## REQUIRED WORK
Reproduce verbatim the entries from the line containing "in the image?" up to and including the last line of the entries.

## MATERIAL

○ ○ ○ ○ ○ ○ ○

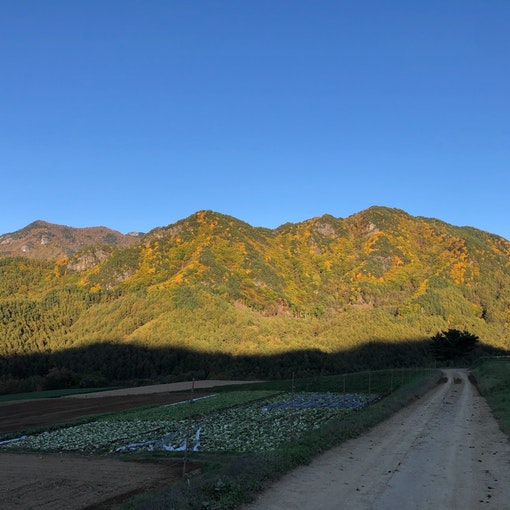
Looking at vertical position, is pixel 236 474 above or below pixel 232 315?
below

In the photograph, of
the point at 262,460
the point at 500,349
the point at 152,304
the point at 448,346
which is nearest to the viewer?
the point at 262,460

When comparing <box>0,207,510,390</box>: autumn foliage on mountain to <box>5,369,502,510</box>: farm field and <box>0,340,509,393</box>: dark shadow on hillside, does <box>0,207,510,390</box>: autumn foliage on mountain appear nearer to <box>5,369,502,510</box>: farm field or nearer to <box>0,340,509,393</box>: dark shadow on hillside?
<box>0,340,509,393</box>: dark shadow on hillside

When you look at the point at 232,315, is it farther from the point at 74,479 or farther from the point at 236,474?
the point at 236,474

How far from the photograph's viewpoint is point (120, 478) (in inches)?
645

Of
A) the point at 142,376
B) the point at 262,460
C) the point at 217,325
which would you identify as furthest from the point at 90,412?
the point at 217,325

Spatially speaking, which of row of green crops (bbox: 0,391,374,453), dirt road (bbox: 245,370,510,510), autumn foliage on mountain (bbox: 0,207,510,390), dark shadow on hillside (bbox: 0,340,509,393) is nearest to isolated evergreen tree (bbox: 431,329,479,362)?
dark shadow on hillside (bbox: 0,340,509,393)

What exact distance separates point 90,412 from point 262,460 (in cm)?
3939

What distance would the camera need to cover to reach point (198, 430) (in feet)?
88.1

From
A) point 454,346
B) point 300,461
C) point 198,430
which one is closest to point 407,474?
point 300,461

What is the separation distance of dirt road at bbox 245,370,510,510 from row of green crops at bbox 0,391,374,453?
17.2 feet

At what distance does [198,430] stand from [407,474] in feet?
55.7

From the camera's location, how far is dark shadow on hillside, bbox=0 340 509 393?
117062 millimetres

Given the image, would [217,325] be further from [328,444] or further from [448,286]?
[328,444]

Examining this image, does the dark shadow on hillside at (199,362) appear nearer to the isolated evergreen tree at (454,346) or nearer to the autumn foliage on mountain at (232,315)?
the autumn foliage on mountain at (232,315)
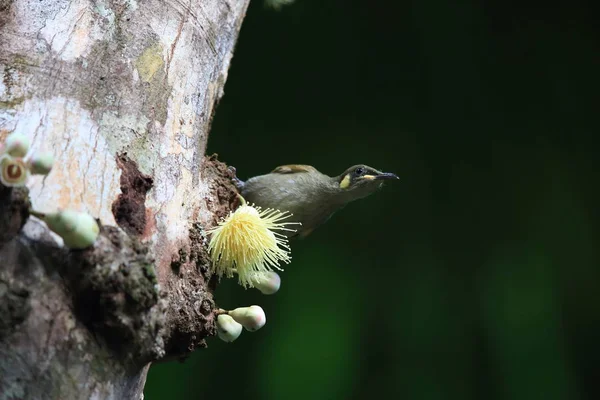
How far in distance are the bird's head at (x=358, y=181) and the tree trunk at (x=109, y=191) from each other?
1.24 meters

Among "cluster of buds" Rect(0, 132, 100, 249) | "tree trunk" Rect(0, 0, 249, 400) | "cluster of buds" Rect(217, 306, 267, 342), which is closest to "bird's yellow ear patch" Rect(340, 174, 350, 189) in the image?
"tree trunk" Rect(0, 0, 249, 400)

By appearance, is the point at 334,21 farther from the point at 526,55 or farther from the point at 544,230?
the point at 544,230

○ ○ ○ ○ ○ ○ ○

## OUTPUT OF THE TASK
Among "cluster of buds" Rect(0, 132, 100, 249) | "tree trunk" Rect(0, 0, 249, 400) | "cluster of buds" Rect(217, 306, 267, 342), which is closest to "bird's yellow ear patch" Rect(340, 174, 350, 189) in the image?
"tree trunk" Rect(0, 0, 249, 400)

By appearance, is the point at 334,21 farther from the point at 526,55 or farther from the point at 544,230?
the point at 544,230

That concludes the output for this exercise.